A newly generated host key pair, created by ssh-keygen2 and placed by default into /etc/ssh2/hostkey (private key) and /etc/ssh2/hostkey.pub (public key).
The server configuration file, /etc/ssh2/sshd2_config by default [5.2.1], plus sample subconfiguration files in /etc/ssh2/subconfig.
The client configuration file, /etc/ssh2/ssh2_config by default. [7.1.2]
The password plugin configuration file, /etc/ssh2/plugin/passwd_config. [5.4.2.3]
Manpages for the various programs.
Tectia's configure script understands a wide variety of options to customize its operation. We cover the most significant ones.

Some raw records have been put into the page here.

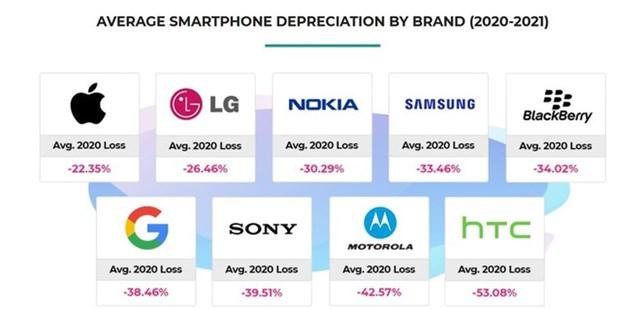 Với mức giảm trung bình chỉ 22,35%, các mẫu điện thoại của Apple là sản phẩm giữ giá nhất năm 2020.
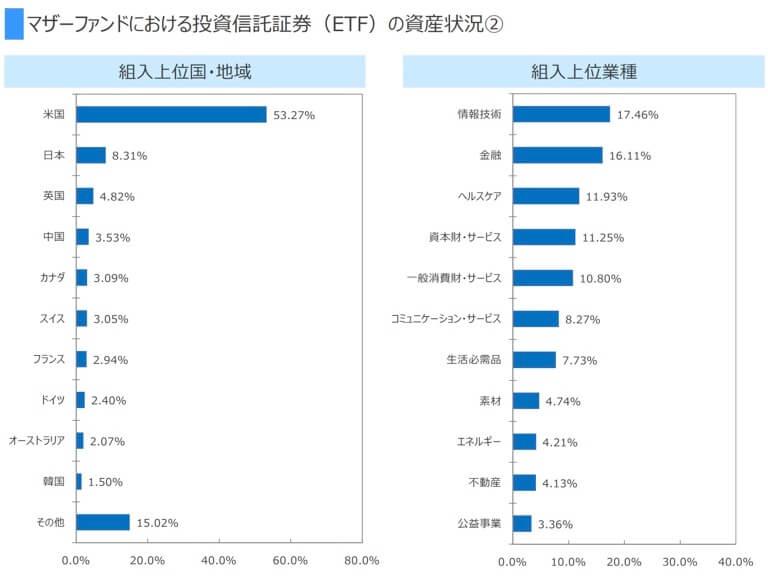 SBI・全世界株式インデックス・ファンド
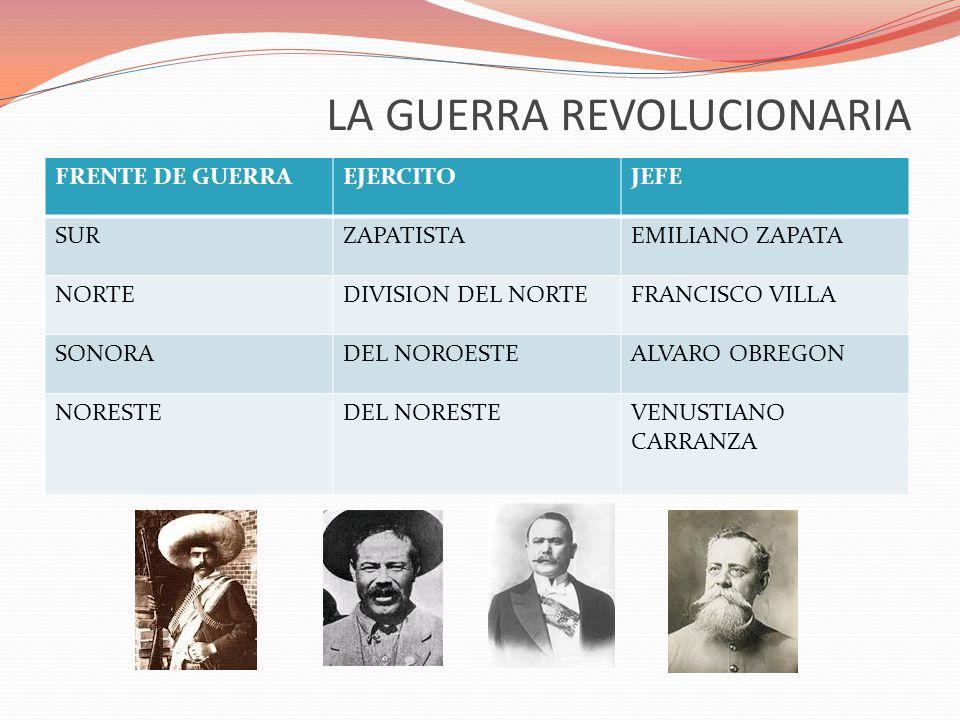 LA GUERRA REVOLUCIONARIA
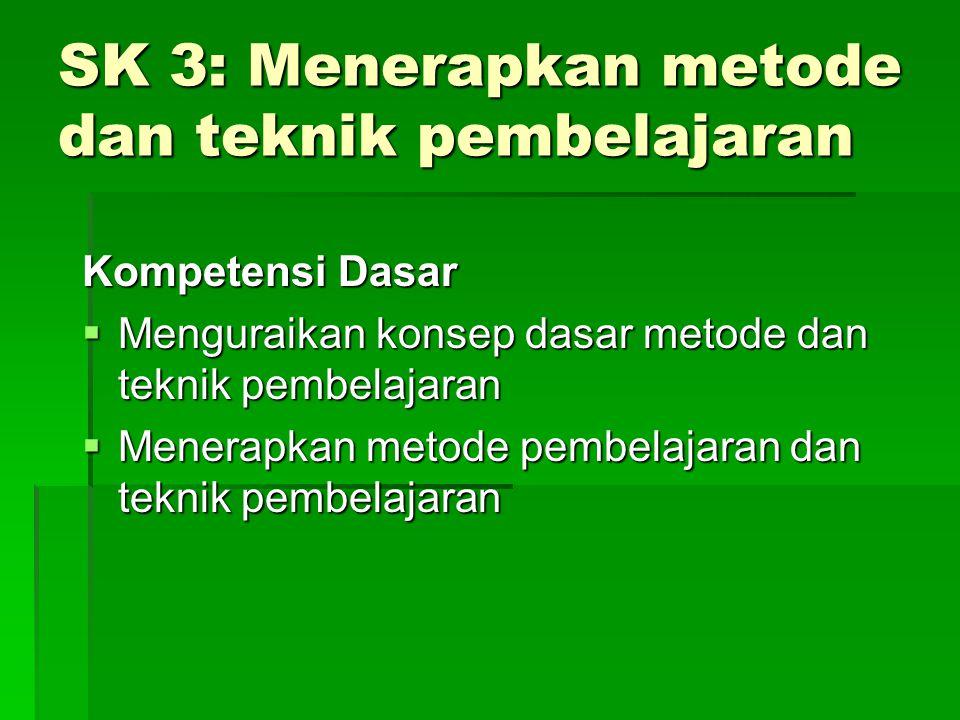 SK 2: Mengaplikasikan model, pendekatan, strategi, metode dan teknik dalam pembelajaran Kompetensi Dasar  Mengaplikasikan strategi pembelajaran aktif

--prefix Determine where to install the softwareThe make install command installs Tectia
in the /usr/local directory by
default. Programs that are normally run by users (e.g.,
ssh) are installed in the bin subdirectory, programs run by
sysadmins (e.g., sshd) in the sbin subdirectory, manpages in the
man subdirectory, etc. Use the
--prefix option to specify a different parent
directory, such as /usr/local/tectia:
$ configure --prefix=/usr/local/tectia
If your system uses an unusual layout for specific
subdirectories, options such as --bindir,
--sbindir, and --mandir allow more
precise control over the location of individual components. The
configure --help command lists all of the
options for the subdirectories.
--with-foreign-etcdir Specify directory for system configuration files --with-etcdir Specify directory for Tectia configuration files
By default, Tectia assumes that the standard location for
system configuration files is the /etc directory, and installs its own
configuration files in a subdirectory, /etc/ssh2. To change the system
configuration directory (continuing to use an ssh2 subdirectory for Tectia's files by
default), use the --with-foreign-etcdir
option:
$ configure --with-foreign-etcdir=/usr/local/etc
To independently change Tectia's configuration directory, use
the --with-etcdir option:
$ configure --with-etcdir=/usr/local/etc/ssh2
--with-piddir Specify directory for pid filesThe Tectia server stores its process ID (pid) in a file to
facilitate sending signals. [5.3.1.3] By default, the
pid file is created in the /var/run directory. Use the
--with-piddir option to change this
directory:
$ configure --with-piddir=/var/local/pid
The --with-foreign-etcdir,
--with-etcdir, and --with-piddir
options are unusual because there are no corresponding "--without"
options.
--enable-suid-ssh-signer Install ssh-signer setuid root --disable-suid-ssh-signer Install ssh-signer unprivileged
Tectia uses a separate ssh-signer program to sign authentication packets for trusted-host authentication. Normally this program is installed with setuid root permissions so it can read the local host key file, which is readable only by the superuser.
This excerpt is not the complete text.